Brief 1 = Duplicate the passage of the Iolaire article that begins at the words "It was in Glandore" and ends after the words "the oldest boats.".

Source text =
They say bad news travels fast. But the news that the 48ft 1905-built yawl Iolaire has been lost, after an inadvertent gybe in heavy weather drove her onto rocks – fortunately without loss of life or injury - off Ibiza on July 26th, has only been seeping slowly into international maritime awareness writes W M Nixon.

Iolaire had several owners, including ocean racing pioneer Bobby Somerset. But when the youthful yet already very experienced American sailor Donald M Street Jnr bought her in 1959 at St Thomas in the Caribbean, it was for only $100 dollars, as she had been deemed a write-off after being driven ashore on the beach because of a failed mooring shackle.

"The 48ft 1905-built yawl Iolaire has been lost, after an inadvertent gybe in heavy weather drove her onto rocks"

Some write-off…….Don soon had her sailing again, and continued the restoration over the years, giving her a yawl rig which was British-style John Illingworth masthead cutter forward of the mainmast, and American yawl with vast mizzen staysail down aft. Under this rig he cruised the length and breadth of the Caribbean with no auxiliary engine, writing pilot books for the islands, helping in the development of the charter industry, giving advice as a consultant in the marine insurance business, and becoming an internationally-recognised author on seamanship as well.

don street2Don Street in dress-down style for Caribbean sailing. Yet when he sailed the International Dragon Class Gypsy across hundreds of miles of open water from Glandore to Brittany, he managed to bring a set of immaculate and stylish clothes for shoreside gatherings at a Festival of Sail.
Somehow he also found time to cross the Atlantic with Iolaire seven times, and took part in the Golden Jubilee Fastnet Race in 1975, while in high summer he became well-known in Glandore in West Cork where his wife Trish had inherited Rock Cottage, and he was among those involved in the development of the classic International Dragon class at this most beautiful harbour.

It was from Glandore that Iolaire was finally sold in 2011 after an astonishing 52 years of ownership, but Don Street’s involvement in sailing continues with winters in the Caribbean as a pilotage expert on large yachts, and summers with the Dragons in Glandore, where he sails the 86-year-old Gypsy.

It was in Glandore that he was told of Iolaire’s loss, and it was made more poignant by the fact that July 26th had been his 89th birthday. Yet in classic Don Street style, he very quickly pointed out that it wouldn’t have happened if the crew had been deploying one of his inventions, a gybe-preventer which could be made operational without any crewmember having to go forward of the mast.

But while Iolaire may be gone, Don Street still sails on, and currently he is engrossed in plans to take Gypsy to the International Dragon Class 90th Anniversary Regatta at San Remo in Italy from October 5th to 13th. There, her skipper will be the oldest helm from the Northern Hemisphere (he is globally bettered only by Australia’s 92-year-old Gordon Ingate), and Gypsy will certainly be one of the oldest boats.

Data to use =

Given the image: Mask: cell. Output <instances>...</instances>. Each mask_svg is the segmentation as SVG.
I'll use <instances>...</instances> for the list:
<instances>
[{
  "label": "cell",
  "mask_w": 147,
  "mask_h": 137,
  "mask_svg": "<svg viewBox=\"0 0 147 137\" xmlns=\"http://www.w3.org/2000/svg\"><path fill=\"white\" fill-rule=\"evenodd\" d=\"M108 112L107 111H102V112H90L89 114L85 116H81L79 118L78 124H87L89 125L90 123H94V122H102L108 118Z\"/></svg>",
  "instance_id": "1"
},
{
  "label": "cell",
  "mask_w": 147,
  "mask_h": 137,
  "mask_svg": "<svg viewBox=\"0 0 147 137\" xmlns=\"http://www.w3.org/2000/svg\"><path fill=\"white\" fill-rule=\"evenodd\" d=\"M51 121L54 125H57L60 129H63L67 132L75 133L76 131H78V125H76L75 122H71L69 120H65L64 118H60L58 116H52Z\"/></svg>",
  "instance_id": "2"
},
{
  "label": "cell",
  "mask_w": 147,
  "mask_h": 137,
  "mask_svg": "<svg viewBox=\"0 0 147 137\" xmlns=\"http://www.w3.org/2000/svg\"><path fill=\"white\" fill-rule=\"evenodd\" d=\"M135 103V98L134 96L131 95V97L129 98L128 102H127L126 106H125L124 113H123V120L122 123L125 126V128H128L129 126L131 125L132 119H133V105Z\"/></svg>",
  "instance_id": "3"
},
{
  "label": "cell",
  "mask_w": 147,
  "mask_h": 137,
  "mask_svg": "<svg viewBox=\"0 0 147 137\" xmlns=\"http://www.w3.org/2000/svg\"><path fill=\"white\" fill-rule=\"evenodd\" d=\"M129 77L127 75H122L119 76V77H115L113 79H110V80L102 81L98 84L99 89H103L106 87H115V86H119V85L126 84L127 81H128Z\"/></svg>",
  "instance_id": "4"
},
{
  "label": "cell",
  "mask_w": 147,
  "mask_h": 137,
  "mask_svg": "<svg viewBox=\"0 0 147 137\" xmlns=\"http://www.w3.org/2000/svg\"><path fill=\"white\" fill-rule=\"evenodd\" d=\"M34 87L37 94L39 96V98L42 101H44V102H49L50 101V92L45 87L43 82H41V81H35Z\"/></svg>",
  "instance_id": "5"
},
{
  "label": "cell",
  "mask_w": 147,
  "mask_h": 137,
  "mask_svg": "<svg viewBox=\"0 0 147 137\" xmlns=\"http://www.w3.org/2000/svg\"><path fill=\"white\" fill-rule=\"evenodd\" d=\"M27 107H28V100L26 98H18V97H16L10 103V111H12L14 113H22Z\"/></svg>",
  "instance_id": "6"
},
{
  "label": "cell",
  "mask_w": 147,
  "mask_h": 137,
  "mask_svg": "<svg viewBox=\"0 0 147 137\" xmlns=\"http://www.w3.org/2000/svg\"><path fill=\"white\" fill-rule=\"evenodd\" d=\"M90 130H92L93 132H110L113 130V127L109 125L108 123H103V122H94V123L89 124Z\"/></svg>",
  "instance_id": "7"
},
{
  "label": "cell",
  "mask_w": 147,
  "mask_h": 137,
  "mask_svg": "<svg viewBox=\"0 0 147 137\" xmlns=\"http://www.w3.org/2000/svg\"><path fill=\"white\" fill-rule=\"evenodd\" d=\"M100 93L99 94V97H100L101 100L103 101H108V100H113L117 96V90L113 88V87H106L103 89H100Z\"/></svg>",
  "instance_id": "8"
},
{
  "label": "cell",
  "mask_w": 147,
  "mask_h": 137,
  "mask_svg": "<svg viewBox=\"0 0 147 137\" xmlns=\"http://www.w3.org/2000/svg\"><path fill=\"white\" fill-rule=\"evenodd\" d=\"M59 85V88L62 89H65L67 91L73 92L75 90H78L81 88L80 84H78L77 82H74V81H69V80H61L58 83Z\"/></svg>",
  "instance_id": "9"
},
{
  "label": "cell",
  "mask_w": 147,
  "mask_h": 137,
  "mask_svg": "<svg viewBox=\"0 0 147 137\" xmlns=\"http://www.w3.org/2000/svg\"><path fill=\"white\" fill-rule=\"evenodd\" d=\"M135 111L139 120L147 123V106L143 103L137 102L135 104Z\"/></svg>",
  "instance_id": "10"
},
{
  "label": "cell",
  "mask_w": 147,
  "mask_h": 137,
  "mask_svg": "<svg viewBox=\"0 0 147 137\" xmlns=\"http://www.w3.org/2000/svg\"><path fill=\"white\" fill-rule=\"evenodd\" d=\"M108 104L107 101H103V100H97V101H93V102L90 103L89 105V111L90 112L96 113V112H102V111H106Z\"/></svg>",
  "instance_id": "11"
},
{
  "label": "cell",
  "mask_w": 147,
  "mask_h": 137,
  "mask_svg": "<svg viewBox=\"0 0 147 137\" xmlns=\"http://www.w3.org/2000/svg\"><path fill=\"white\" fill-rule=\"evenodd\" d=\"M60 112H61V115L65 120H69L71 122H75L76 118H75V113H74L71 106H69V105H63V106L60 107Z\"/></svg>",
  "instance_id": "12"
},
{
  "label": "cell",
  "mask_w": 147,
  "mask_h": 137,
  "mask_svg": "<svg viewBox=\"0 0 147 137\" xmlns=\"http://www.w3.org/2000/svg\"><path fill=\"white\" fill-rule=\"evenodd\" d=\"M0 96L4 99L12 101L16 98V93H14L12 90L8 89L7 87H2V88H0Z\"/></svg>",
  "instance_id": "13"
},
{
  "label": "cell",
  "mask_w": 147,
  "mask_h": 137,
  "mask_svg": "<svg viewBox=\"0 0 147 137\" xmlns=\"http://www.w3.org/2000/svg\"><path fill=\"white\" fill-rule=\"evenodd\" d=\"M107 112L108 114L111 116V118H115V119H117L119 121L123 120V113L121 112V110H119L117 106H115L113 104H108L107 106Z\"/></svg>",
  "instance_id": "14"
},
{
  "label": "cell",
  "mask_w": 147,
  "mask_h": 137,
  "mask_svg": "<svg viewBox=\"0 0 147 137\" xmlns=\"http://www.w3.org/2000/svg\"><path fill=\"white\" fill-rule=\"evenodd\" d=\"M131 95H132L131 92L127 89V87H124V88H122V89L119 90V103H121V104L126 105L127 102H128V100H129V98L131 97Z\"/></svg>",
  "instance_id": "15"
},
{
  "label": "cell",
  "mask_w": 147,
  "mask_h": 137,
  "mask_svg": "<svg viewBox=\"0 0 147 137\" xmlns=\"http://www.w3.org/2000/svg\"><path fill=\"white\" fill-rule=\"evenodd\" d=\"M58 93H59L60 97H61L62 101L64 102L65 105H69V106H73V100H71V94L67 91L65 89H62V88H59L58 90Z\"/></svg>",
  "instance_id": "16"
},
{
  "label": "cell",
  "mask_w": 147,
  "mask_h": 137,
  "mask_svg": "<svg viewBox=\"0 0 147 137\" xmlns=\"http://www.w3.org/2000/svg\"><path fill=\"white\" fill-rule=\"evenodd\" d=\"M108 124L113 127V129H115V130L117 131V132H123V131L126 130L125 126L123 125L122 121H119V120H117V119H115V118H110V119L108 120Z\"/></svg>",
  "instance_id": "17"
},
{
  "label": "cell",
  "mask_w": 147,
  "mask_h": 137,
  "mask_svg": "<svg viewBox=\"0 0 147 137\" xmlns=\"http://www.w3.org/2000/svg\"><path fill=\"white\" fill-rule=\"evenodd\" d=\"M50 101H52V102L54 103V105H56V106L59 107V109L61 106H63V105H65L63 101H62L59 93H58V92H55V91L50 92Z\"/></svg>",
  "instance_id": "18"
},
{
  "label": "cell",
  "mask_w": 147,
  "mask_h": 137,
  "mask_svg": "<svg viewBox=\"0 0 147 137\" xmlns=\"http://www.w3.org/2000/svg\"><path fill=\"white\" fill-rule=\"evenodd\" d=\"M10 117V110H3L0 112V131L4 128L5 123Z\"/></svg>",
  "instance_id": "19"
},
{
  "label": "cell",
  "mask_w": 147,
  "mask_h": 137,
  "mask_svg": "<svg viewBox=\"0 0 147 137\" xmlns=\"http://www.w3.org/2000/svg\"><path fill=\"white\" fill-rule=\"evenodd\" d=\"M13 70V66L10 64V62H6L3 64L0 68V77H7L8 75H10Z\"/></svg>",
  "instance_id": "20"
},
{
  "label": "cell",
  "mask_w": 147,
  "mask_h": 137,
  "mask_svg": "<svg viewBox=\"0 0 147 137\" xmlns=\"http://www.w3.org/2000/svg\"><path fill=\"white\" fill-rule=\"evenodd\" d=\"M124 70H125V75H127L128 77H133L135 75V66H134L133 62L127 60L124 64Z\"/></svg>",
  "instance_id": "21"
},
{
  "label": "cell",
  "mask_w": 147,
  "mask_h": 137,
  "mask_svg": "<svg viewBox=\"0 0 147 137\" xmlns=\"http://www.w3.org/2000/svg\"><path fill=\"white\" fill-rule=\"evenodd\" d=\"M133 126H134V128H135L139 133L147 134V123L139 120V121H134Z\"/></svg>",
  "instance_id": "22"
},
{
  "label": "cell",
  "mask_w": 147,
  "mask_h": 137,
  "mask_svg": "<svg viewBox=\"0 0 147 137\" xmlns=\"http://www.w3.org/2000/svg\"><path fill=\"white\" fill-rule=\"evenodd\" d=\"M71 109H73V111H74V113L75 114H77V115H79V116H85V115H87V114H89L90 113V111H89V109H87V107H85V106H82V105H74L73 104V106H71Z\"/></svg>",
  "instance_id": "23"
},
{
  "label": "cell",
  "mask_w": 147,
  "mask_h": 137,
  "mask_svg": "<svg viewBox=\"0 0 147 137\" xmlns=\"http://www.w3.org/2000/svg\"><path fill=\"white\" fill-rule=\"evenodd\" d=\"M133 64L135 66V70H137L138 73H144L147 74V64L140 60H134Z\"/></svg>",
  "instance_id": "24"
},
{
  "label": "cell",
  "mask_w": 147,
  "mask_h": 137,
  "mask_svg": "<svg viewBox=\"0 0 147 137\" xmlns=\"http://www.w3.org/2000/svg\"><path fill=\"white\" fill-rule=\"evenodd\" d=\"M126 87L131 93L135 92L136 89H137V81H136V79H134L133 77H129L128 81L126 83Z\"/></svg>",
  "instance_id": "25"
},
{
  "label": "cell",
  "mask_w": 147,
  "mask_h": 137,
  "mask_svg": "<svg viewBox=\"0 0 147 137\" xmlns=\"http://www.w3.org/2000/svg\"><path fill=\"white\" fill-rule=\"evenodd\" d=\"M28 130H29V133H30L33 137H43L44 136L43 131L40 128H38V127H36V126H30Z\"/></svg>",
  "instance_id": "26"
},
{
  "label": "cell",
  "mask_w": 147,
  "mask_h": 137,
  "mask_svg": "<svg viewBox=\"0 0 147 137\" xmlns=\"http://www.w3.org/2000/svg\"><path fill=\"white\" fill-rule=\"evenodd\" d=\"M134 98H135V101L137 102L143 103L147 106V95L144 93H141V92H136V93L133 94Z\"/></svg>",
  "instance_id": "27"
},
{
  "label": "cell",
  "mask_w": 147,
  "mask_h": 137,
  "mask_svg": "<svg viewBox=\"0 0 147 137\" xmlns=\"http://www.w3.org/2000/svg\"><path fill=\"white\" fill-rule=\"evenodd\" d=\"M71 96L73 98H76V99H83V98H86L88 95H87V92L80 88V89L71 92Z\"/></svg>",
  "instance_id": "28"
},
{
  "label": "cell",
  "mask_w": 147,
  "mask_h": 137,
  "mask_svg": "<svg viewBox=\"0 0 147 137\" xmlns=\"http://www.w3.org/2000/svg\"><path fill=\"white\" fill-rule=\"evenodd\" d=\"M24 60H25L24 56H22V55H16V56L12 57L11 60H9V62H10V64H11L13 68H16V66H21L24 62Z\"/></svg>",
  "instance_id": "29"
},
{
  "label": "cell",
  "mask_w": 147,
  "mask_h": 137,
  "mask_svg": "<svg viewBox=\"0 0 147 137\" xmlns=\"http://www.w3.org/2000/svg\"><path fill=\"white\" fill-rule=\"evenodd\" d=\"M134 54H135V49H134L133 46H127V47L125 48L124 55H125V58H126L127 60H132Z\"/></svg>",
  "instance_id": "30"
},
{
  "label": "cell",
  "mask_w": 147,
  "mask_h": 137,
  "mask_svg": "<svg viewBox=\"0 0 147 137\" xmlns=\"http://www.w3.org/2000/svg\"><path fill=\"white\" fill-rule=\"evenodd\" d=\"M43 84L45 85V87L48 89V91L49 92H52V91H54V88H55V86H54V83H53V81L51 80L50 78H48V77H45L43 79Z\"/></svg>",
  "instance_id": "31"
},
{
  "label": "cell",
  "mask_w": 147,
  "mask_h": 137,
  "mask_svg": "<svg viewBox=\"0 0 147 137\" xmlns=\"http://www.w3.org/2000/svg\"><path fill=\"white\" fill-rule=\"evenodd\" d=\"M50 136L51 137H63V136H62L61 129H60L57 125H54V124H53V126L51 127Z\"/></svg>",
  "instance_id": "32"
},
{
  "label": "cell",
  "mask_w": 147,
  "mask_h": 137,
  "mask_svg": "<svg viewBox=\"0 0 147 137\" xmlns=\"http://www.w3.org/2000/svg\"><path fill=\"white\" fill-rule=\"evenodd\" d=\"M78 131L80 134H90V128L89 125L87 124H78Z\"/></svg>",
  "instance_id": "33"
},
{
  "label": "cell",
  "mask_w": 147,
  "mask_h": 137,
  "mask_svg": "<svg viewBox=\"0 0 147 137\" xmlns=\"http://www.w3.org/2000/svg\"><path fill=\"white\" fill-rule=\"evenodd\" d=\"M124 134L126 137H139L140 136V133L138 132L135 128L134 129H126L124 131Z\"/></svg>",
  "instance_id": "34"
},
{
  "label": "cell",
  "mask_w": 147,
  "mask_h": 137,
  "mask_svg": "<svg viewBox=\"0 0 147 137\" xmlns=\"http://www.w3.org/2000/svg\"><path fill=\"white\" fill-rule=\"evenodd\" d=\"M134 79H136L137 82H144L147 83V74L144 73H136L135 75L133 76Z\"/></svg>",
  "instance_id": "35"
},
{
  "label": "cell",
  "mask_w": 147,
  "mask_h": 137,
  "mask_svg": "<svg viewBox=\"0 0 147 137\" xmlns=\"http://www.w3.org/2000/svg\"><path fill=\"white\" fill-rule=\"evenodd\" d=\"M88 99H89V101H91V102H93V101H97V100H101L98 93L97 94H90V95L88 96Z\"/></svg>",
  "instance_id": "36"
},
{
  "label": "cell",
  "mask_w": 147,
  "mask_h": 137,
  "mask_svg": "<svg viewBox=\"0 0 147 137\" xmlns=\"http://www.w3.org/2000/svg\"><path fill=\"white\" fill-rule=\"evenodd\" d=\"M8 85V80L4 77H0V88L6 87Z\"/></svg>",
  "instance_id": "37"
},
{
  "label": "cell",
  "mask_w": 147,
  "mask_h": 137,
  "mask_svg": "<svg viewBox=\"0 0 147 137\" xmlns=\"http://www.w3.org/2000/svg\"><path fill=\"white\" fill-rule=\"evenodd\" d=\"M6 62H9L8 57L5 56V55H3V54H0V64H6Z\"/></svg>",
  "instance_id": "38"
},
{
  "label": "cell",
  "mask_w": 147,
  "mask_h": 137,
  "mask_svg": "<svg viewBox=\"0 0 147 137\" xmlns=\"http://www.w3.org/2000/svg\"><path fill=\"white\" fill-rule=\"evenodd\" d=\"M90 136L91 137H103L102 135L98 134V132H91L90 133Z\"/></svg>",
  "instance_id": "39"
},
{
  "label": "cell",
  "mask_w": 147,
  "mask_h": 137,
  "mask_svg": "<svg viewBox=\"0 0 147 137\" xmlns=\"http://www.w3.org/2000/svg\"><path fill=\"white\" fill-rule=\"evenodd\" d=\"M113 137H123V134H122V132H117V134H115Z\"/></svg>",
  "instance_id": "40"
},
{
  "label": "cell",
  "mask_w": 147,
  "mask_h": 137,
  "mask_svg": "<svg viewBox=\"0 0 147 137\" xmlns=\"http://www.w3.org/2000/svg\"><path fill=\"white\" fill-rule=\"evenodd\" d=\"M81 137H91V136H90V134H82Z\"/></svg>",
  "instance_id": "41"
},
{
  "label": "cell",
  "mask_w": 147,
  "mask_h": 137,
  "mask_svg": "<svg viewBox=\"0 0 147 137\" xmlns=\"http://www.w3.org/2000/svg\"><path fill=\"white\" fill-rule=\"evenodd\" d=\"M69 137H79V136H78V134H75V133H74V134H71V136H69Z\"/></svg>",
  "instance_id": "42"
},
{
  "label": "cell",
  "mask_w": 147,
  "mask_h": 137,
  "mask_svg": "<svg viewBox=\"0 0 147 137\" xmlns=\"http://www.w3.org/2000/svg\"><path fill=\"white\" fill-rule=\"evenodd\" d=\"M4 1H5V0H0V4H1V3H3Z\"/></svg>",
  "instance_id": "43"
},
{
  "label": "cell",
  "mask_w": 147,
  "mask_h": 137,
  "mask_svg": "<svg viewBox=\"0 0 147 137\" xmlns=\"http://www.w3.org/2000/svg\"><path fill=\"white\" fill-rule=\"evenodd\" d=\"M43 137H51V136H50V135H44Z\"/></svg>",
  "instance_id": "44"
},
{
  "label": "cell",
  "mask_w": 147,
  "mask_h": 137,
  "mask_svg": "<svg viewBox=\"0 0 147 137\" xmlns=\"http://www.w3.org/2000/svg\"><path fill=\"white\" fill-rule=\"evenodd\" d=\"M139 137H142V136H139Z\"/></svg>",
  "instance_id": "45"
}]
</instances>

Brief 2 = Format the entries from their first line through the line containing "77L127 75H122L119 76V77H115L113" as a JSON list of strings, one string per line, with blank lines omitted.

Worked solution 1 =
It was in Glandore that he was told of Iolaire’s loss, and it was made more poignant by the fact that July 26th had been his 89th birthday. Yet in classic Don Street style, he very quickly pointed out that it wouldn’t have happened if the crew had been deploying one of his inventions, a gybe-preventer which could be made operational without any crewmember having to go forward of the mast.

But while Iolaire may be gone, Don Street still sails on, and currently he is engrossed in plans to take Gypsy to the International Dragon Class 90th Anniversary Regatta at San Remo in Italy from October 5th to 13th. There, her skipper will be the oldest helm from the Northern Hemisphere (he is globally bettered only by Australia’s 92-year-old Gordon Ingate), and Gypsy will certainly be one of the oldest boats.

Worked solution 2 =
[
  "Given the image: Mask: cell. Output <instances>...</instances>. Each mask_svg is the segmentation as SVG.",
  "I'll use <instances>...</instances> for the list:",
  "<instances>",
  "[{",
  "  \"label\": \"cell\",",
  "  \"mask_w\": 147,",
  "  \"mask_h\": 137,",
  "  \"mask_svg\": \"<svg viewBox=\\\"0 0 147 137\\\" xmlns=\\\"http://www.w3.org/2000/svg\\\"><path fill=\\\"white\\\" fill-rule=\\\"evenodd\\\" d=\\\"M108 112L107 111H102V112H90L89 114L85 116H81L79 118L78 124H87L89 125L90 123H94V122H102L108 118Z\\\"/></svg>\",",
  "  \"instance_id\": \"1\"",
  "},",
  "{",
  "  \"label\": \"cell\",",
  "  \"mask_w\": 147,",
  "  \"mask_h\": 137,",
  "  \"mask_svg\": \"<svg viewBox=\\\"0 0 147 137\\\" xmlns=\\\"http://www.w3.org/2000/svg\\\"><path fill=\\\"white\\\" fill-rule=\\\"evenodd\\\" d=\\\"M51 121L54 125H57L60 129H63L67 132L75 133L76 131H78V125H76L75 122H71L69 120H65L64 118H60L58 116H52Z\\\"/></svg>\",",
  "  \"instance_id\": \"2\"",
  "},",
  "{",
  "  \"label\": \"cell\",",
  "  \"mask_w\": 147,",
  "  \"mask_h\": 137,",
  "  \"mask_svg\": \"<svg viewBox=\\\"0 0 147 137\\\" xmlns=\\\"http://www.w3.org/2000/svg\\\"><path fill=\\\"white\\\" fill-rule=\\\"evenodd\\\" d=\\\"M135 103V98L134 96L131 95V97L129 98L128 102H127L126 106H125L124 113H123V120L122 123L125 126V128H128L129 126L131 125L132 119H133V105Z\\\"/></svg>\",",
  "  \"instance_id\": \"3\"",
  "},",
  "{",
  "  \"label\": \"cell\",",
  "  \"mask_w\": 147,",
  "  \"mask_h\": 137,",
  "  \"mask_svg\": \"<svg viewBox=\\\"0 0 147 137\\\" xmlns=\\\"http://www.w3.org/2000/svg\\\"><path fill=\\\"white\\\" fill-rule=\\\"evenodd\\\" d=\\\"M129 77L127 75H122L119 76V77H115L113 79H110V80L102 81L98 84L99 89H103L106 87H115V86H119V85L126 84L127 81H128Z\\\"/></svg>\","
]